Cuando entró el señor director, el café estaba casi desierto. El reloj que había tras la barra marcaba cinco minutos para las diez de la noche. El señor director respondió al saludo del camarero con un asentimiento y se sentó a una mesa del fondo. Se quitó los guantes con parsimonia y extrajo su pitillera de plata, la que le había regalado su suegro en el primer aniversario de bodas. Encendió un cigarrillo y contempló el viejo café. El camarero se aproximó bandeja en mano y pasó un paño húmedo que olía a lejía sobre la mesa.
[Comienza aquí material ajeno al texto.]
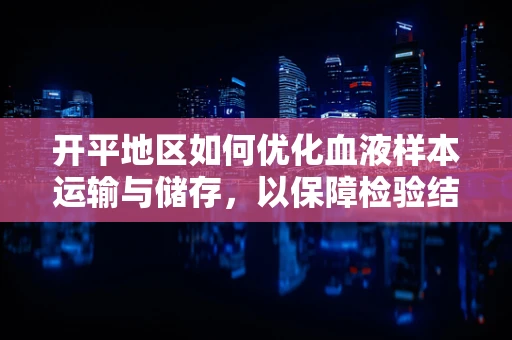 开平地区如何优化血液样本运输与储存，以保障检验结果的准确性？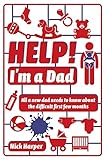 Help Im A Dad All A New Dad Needs To Know About The Difficult First Few Months
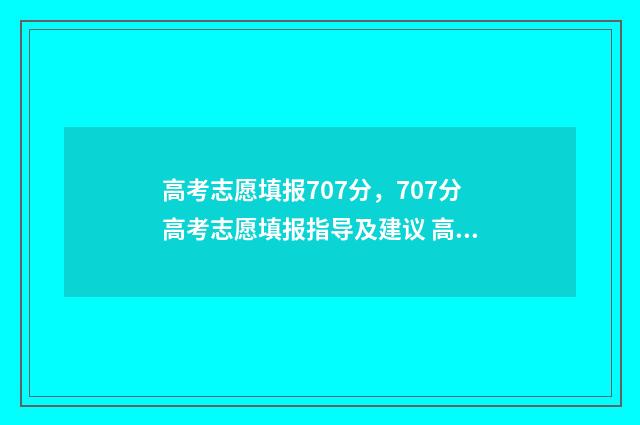 高考志愿填报707分，707分高考志愿填报指导及建议 高考志愿填报系统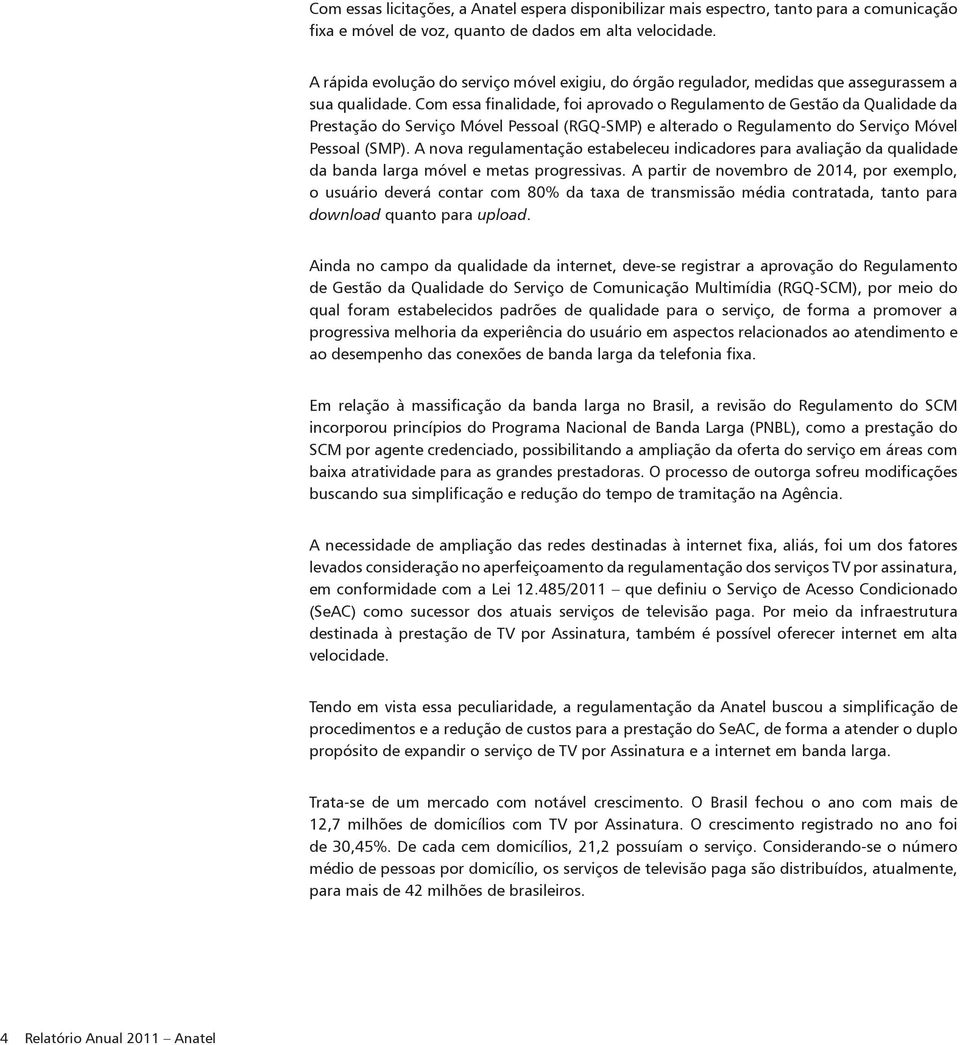 Com essa finalidade, foi aprovado o Regulamento de Gestão da Qualidade da Prestação do Serviço Móvel Pessoal (RGQ-SMP) e alterado o Regulamento do Serviço Móvel Pessoal (SMP).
El señor director le lanzó una mirada de desprecio que el empleado ignoró.

– ¿Qué tomará el señor?

– Dos manzanillas.

– ¿En la misma taza?

– No. En tazas separadas.

– ¿Espera el caballero compañía?

– Evidentemente.

– Muy bien. ¿Se le ofrece alguna cosa más?

– Miel.

– Sí, señor.

El camarero partió sin prisa y el señor director murmuró algo despectivo por lo bajo. Una radio sobre la barra emitía el murmullo de un consultorio sentimental e intercalaba anuncios de la firma de cosméticos Bella Aurora, cuyo uso diario garantizaba juventud, belleza y lozanía. Cuatro mesas más allá un hombre mayor parecía haberse dormido con un periódico en la mano. El resto de las mesas estaban vacías. Las dos tazas humeantes llegaron cinco minutos después. El camarero las puso sobre la mesa con infinita lentitud y luego dejó un tarro con miel.

– ¿Será todo, caballero?

Valls asintió. Esperó a que el camarero hubiera regresado a la barra para extraer el Irasco que llevaba en el bolsillo. Desenroscó el tapón y lanzó una mirada al otro parroquiano, que seguía noqueado por la prensa. El camarero estaba de espaldas tras la barra, secando vasos.

Valls tomó el Irasco y vertió el contenido en la taza que quedaba al otro extremo de la mesa. Luego mezcló un chorro generoso de miel y procedió a remover la manzanilla con la cucharita hasta que estuvo completamente diluida. En la radio leían la angustiada misiva de una señora de Betanzos cuyo marido, al parecer contrariado porque se le había quemado el estofado de Todos los Santos, se había echado al bar con los amigos a escuchar el fútbol y ni paraba en casa ni había vuelto a misa. Se le recomendaba oración, entereza y que usase sus armas de mujer, pero dentro de los estrictos límites de la familia cristiana. Valls consultó de nuevo el reloj. Eran las diez y cuarto.

18

A las diez y veinte Isabella Sempere entró por la puerta. Vestía un abrigo sencillo y llevaba el pelo recogido y el rostro sin maquillar. Valls la vio y alzó la mano. Isabella se quedó un instante observándole y luego se aproximó lentamente a la mesa. Valls se levantó y ofreció su mano sonriendo afablemente. Isabella ignoró la mano y tomó asiento.